In the past 20 years, feminists, including GAATW, have tried to bring attention to the violence, abuse and exploitation that women experience in the process of their labour migration. GAATW has tried to stress women’s perspectives, and had detailed the unintended consequences of protectionist policies like the anti-trafficking initiatives undertaken by states in ‘Collateral Damage’ back in 2007. However, the conversation about trafficking has backfired and contributed to further violating the rights of migrating women. Governments of destination countries have restricted migration opportunities, especially for low-wage workers, and increased border controls, while origin countries have placed restrictions on women’s mobility, to ‘protect’ them from trafficking. However, instead of protecting the migrant women workers, these restrictions have led to a market for clandestine and debt-financed migration, leading to the very vulnerabilities including risk of violence and trafficking that they were intended to prevent.
Access to Justice has been one of GAATW’s three thematic priorities since 2005. Through this programme, we try to understand how migrant women themselves view ‘justice’ and what factors enable and hinder their access to justice. We’ve learnt from them that justice should not solely be seen through a legal prism, which is often male oriented and focused on prosecutions. Rather, justice should be viewed comprehensively to include gender and social justice that is rooted in a right to dignity and in state accountability, that values the indivisibility and interdependence of political, economic, social, legal, and cultural human rights, and sees all of these as cumulatively leading towards the greater goal of justice.

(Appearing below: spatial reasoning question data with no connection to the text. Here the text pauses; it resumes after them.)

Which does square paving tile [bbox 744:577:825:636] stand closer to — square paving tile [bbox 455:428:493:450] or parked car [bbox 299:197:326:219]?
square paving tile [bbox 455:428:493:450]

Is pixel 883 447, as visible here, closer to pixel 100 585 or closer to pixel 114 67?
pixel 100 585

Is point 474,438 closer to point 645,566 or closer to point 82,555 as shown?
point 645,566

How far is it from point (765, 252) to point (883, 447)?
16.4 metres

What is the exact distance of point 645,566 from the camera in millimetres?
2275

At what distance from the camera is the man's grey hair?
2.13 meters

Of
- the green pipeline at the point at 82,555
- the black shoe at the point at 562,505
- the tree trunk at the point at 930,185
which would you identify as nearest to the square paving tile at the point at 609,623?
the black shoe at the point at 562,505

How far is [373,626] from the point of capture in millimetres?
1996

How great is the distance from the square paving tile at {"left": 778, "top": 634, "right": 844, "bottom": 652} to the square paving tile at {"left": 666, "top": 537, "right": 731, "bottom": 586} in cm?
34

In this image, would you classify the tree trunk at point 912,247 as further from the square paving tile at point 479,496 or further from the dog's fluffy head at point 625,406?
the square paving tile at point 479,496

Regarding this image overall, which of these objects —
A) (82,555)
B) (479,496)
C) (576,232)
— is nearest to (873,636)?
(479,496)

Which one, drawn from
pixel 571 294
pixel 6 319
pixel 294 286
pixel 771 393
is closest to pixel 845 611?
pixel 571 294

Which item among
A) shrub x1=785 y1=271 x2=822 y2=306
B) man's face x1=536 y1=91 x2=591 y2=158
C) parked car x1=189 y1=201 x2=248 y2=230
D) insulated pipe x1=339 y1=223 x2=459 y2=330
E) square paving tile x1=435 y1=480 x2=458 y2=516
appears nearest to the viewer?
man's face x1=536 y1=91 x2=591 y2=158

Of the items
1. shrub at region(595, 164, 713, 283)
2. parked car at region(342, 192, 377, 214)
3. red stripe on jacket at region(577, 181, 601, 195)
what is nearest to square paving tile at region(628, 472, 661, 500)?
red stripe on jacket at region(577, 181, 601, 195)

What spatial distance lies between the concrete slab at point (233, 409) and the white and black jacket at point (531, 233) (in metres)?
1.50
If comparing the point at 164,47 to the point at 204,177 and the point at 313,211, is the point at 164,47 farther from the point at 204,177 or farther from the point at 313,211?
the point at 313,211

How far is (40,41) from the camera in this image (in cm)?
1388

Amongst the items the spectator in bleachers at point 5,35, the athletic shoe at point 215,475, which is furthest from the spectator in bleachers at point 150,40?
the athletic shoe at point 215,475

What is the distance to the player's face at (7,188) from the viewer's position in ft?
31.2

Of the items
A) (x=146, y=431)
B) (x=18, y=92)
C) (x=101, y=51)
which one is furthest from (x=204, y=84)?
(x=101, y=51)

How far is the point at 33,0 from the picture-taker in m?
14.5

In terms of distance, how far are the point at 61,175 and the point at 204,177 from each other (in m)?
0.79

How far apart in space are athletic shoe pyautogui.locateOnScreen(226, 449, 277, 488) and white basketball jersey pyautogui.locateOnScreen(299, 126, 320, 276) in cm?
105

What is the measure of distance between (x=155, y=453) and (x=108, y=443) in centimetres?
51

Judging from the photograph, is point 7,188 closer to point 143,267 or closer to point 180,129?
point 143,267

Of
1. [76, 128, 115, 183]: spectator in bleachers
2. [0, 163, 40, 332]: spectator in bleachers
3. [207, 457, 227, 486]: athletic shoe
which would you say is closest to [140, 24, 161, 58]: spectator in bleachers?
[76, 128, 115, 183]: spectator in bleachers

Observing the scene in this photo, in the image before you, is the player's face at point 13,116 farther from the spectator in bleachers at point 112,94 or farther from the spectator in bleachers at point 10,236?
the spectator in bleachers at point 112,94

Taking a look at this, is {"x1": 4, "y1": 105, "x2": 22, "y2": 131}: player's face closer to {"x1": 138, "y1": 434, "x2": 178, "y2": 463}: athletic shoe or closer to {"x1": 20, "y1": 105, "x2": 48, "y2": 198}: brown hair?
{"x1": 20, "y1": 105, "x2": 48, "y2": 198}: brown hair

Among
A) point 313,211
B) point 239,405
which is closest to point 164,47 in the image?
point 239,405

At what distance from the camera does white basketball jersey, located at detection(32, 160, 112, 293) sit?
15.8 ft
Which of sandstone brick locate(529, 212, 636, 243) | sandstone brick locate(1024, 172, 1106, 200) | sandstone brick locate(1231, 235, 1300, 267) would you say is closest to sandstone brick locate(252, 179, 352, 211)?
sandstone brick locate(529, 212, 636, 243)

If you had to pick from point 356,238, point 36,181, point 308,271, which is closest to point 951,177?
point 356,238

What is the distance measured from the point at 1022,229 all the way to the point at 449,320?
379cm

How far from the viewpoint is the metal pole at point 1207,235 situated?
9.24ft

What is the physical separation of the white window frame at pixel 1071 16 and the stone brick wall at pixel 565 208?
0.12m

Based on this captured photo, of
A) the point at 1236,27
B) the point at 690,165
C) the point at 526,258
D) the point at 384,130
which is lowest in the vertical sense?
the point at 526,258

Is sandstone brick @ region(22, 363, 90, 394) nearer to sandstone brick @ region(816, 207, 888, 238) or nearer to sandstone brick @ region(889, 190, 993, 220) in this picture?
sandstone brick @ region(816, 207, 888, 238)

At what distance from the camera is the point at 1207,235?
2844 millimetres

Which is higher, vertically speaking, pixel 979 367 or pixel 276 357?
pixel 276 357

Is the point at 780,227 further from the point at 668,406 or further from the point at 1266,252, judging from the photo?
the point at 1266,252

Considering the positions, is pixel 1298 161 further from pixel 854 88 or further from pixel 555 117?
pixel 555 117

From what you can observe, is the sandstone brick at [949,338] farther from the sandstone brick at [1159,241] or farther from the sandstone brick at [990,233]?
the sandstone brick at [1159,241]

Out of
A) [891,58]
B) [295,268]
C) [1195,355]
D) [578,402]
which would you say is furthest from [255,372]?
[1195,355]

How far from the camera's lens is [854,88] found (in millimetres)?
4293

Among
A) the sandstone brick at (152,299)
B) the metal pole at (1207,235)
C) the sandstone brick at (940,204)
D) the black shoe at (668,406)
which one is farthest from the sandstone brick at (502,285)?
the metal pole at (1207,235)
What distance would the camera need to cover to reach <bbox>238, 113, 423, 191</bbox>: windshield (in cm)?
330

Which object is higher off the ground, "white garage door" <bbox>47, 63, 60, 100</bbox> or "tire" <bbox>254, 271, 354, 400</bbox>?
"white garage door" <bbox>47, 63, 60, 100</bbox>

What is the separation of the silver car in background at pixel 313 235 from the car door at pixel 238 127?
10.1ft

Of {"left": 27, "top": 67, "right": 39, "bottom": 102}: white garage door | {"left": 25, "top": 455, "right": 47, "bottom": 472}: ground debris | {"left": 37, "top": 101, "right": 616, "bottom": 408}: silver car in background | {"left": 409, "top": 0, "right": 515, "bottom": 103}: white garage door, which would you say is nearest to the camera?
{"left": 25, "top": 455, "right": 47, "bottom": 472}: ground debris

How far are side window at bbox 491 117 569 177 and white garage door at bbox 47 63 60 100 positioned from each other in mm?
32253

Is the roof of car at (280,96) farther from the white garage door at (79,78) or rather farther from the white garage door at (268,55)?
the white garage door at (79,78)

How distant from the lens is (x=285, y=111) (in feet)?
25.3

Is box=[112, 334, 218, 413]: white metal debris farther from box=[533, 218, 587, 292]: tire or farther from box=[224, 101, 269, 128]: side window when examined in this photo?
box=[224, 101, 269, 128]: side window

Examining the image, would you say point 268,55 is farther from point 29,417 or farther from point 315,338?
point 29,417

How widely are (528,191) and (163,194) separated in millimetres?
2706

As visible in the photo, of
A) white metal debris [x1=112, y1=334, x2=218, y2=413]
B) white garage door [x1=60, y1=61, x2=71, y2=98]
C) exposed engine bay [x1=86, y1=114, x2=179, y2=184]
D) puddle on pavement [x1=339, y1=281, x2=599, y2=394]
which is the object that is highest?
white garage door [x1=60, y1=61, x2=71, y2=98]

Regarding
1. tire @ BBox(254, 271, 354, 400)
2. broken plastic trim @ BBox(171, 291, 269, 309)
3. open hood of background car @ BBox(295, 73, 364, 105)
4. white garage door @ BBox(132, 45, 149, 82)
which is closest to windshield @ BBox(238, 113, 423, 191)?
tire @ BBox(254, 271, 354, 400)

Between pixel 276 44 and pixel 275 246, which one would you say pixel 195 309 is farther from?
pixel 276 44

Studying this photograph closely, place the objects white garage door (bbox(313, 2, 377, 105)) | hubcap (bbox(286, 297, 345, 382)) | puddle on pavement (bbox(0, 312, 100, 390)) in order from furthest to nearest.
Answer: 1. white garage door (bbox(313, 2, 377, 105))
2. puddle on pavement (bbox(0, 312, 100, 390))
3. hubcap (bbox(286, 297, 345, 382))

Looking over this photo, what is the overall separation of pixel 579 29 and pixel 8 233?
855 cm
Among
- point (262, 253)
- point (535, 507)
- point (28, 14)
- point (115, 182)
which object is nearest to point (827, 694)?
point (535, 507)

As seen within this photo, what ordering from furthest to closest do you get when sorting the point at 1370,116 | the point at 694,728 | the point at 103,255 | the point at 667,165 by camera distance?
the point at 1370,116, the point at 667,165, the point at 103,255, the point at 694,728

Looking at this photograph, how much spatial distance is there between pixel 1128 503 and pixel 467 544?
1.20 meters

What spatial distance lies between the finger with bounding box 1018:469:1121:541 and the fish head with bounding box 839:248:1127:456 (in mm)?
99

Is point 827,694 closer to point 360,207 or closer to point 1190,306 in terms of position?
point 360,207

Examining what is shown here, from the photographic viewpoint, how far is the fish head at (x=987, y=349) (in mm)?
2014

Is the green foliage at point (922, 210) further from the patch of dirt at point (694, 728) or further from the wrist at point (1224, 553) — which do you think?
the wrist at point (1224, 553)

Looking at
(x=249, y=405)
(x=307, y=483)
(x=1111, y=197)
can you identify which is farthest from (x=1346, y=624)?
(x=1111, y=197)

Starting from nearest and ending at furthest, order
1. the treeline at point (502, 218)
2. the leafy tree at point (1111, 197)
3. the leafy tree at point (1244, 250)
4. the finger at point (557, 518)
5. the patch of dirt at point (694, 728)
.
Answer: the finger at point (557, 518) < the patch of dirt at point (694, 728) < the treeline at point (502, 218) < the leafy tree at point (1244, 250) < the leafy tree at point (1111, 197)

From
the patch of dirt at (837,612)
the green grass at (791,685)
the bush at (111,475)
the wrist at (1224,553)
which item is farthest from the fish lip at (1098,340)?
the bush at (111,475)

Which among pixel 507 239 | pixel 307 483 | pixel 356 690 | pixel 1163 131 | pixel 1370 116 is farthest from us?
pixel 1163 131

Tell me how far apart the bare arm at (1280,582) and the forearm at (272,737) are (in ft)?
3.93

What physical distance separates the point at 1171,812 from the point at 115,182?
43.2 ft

Justice for migrant women workers needs to be embedded into migration governance mechanisms. The international community has recognised and responded to the urgent migration and refugee crisis that exploded in 2011, prompted by European and indeed a global lack of empathy towards migrants, by initiating the process of drafting Global Compacts on Migration and Refugees. They are intended to provide countries with an international roadmap on migration, which sets enforceable human rights-based standards for states in dealing with migration and its resultant impacts. At the same time, the Global Compacts need to include strong, binding protections that allow women to access justice, when their rights have been violated.
At GAATW, we are excited to be among the civil society organisations that will come to bear on this process and to bring our expertise in working with women migrant workers. If women migrant workers are able to access dignified employment opportunities, it would facilitate sustainable development and inclusive growth throughout the world. At this momentous time in history, we laud the Commission on the Status of Women 61st session and UN Women International Women’s Day, 2017 theme of ‘Women in the Changing World of Work’. The issue is pertinent in the context of the Global Compact on Migration as female migrant workers make up approximately 90% of all female migrants worldwide.
We are heartened to see the voices raised on the occasion of International Women’s Day 2017 and we lend our voice in support and solidarity with civil society and women across the world.